* **Request 1**:
Please copy the data filters source code word for word from "# Only copy" to "normedlocs = np.empty_like(locs, dtype=np.float64)".

* **Document extract**:
[start]

Source code for locator.data.filters

"""Centralized data filtering, imputation, and normalization utilities."""

from __future__ import annotations

from dataclasses import dataclass
from typing import Optional, Tuple

import allel
import numpy as np
from tqdm import tqdm

from ._numba_kernels import HAVE_NUMBA, count_ref_alt_diploid



[docs]
@dataclass
class FilterStats:
    """Track what was filtered and why."""

    n_samples_original: int
    n_samples_filtered: int
    n_snps_original: int
    n_snps_filtered: int
    mac_threshold: int
    samples_removed_na: list[str] = None
    n_biallelic_filtered: int = 0
    n_mac_filtered: int = 0
    n_random_subset: int = 0




[docs]
@dataclass
class NormalizationParams:
    """Store normalization parameters for coordinates."""

    meanlong: float
    sdlong: float
    meanlat: float
    sdlat: float


[docs]
    def apply(self, locs: np.ndarray) -> np.ndarray:
        """Apply normalization to coordinates."""
        return np.array(
            [
                [
                    (x[0] - self.meanlong) / self.sdlong,
                    (x[1] - self.meanlat) / self.sdlat,
                ]
                for x in locs
            ]
        )



[docs]
    def reverse(self, normalized_locs: np.ndarray) -> np.ndarray:
        """Reverse normalization to get original coordinates."""
        return np.array(
            [
                [x[0] * self.sdlong + self.meanlong, x[1] * self.sdlat + self.meanlat]
                for x in normalized_locs
            ]
        )





[docs]
def normalize_locs(
    locs: np.ndarray,
) -> Tuple[float, float, float, float, np.ndarray, np.ndarray]:
    """Normalize location coordinates.

    Args:
        locs: Array of shape (n_samples, 2) containing longitude and latitude

    Returns
    -------
        Tuple of (meanlong, sdlong, meanlat, sdlat, unnormedlocs, normedlocs)
    """
    # Only copy if we're going to modify the original
    unnormedlocs = locs.copy()
    meanlong = np.nanmean(locs[:, 0])
    sdlong = np.nanstd(locs[:, 0])
    meanlat = np.nanmean(locs[:, 1])
    sdlat = np.nanstd(locs[:, 1])

    # Create new array for normalized locations
    normedlocs = np.empty_like(locs, dtype=np.float64)
    normedlocs[:, 0] = (locs[:, 0] - meanlong) / sdlong
    normedlocs[:, 1] = (locs[:, 1] - meanlat) / sdlat

    return meanlong, sdlong, meanlat, sdlat, unnormedlocs, normedlocs



def normalize_locs_params(
    locs: np.ndarray,
) -> Tuple[NormalizationParams, np.ndarray, np.ndarray]:
    """Normalize location coordinates and return parameters object.

    Args:
        locs: Array of shape (n_samples, 2) containing longitude and latitude

    Returns
    -------
        Tuple of (NormalizationParams, unnormedlocs, normedlocs)
    """
    unnormedlocs = locs.copy()
    meanlong = np.nanmean(locs[:, 0])
    sdlong = np.nanstd(locs[:, 0])
    meanlat = np.nanmean(locs[:, 1])

[end]

* **Raw data**:
[start]

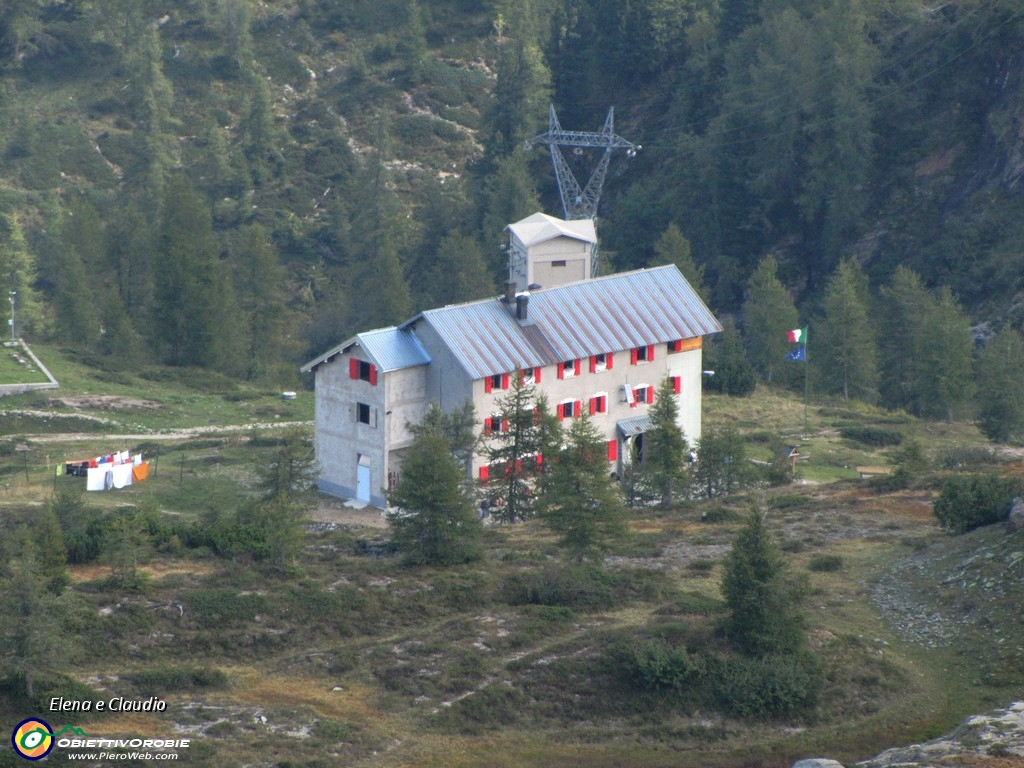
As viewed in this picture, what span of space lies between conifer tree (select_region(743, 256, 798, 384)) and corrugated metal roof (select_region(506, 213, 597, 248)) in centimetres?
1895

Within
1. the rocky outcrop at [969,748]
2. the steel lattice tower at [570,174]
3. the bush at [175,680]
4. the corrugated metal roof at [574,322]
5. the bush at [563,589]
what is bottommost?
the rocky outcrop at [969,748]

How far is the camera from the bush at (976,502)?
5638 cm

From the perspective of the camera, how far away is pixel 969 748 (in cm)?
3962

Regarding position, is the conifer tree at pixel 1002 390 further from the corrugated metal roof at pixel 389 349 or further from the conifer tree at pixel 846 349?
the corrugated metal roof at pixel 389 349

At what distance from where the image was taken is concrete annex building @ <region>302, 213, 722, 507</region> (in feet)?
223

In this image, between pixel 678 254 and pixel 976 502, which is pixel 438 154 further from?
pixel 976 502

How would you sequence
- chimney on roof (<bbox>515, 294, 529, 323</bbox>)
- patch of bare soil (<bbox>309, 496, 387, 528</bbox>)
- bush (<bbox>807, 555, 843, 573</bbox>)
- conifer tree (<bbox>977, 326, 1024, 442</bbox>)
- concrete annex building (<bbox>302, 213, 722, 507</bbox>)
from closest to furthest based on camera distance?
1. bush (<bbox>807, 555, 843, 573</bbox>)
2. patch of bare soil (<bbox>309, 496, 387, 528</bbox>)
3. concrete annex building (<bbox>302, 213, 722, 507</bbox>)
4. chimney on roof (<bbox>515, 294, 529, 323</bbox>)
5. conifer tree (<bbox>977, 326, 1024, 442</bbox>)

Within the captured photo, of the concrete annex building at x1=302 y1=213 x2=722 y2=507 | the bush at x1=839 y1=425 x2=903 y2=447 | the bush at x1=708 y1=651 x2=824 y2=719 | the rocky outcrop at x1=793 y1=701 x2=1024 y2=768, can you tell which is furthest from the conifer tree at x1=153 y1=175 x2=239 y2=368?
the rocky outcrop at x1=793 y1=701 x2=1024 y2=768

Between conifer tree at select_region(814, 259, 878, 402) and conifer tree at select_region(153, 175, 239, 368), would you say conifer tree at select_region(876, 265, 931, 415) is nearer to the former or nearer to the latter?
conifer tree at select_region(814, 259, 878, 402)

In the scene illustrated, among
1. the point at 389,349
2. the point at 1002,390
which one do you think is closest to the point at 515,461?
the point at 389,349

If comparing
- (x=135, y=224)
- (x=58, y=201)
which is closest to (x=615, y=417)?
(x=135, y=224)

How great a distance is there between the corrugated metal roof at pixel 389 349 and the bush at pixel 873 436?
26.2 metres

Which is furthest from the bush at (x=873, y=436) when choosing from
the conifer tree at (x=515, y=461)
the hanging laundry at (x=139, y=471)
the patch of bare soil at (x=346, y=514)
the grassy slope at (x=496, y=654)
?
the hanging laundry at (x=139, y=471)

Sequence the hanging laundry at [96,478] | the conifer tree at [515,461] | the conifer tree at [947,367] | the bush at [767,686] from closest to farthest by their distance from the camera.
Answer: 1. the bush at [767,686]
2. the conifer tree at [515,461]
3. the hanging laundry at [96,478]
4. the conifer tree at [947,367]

[end]

* **Request 2**:
Write out the rows unchanged, from the line with "How great a" through the last line of the rows.

* **Exercise answer 1**:
# Only copy if we're going to modify the original
    unnormedlocs = locs.copy()
    meanlong = np.nanmean(locs[:, 0])
    sdlong = np.nanstd(locs[:, 0])
    meanlat = np.nanmean(locs[:, 1])
    sdlat = np.nanstd(locs[:, 1])

    # Create new array for normalized locations
    normedlocs = np.empty_like(locs, dtype=np.float64)

* **Exercise answer 2**:
How great a distance is there between the corrugated metal roof at pixel 389 349 and the bush at pixel 873 436?
26.2 metres

Which is furthest from the bush at (x=873, y=436) when choosing from
the conifer tree at (x=515, y=461)
the hanging laundry at (x=139, y=471)
the patch of bare soil at (x=346, y=514)
the grassy slope at (x=496, y=654)
?
the hanging laundry at (x=139, y=471)

Sequence the hanging laundry at [96,478] | the conifer tree at [515,461] | the conifer tree at [947,367] | the bush at [767,686] from closest to farthest by their distance from the camera.
Answer: 1. the bush at [767,686]
2. the conifer tree at [515,461]
3. the hanging laundry at [96,478]
4. the conifer tree at [947,367]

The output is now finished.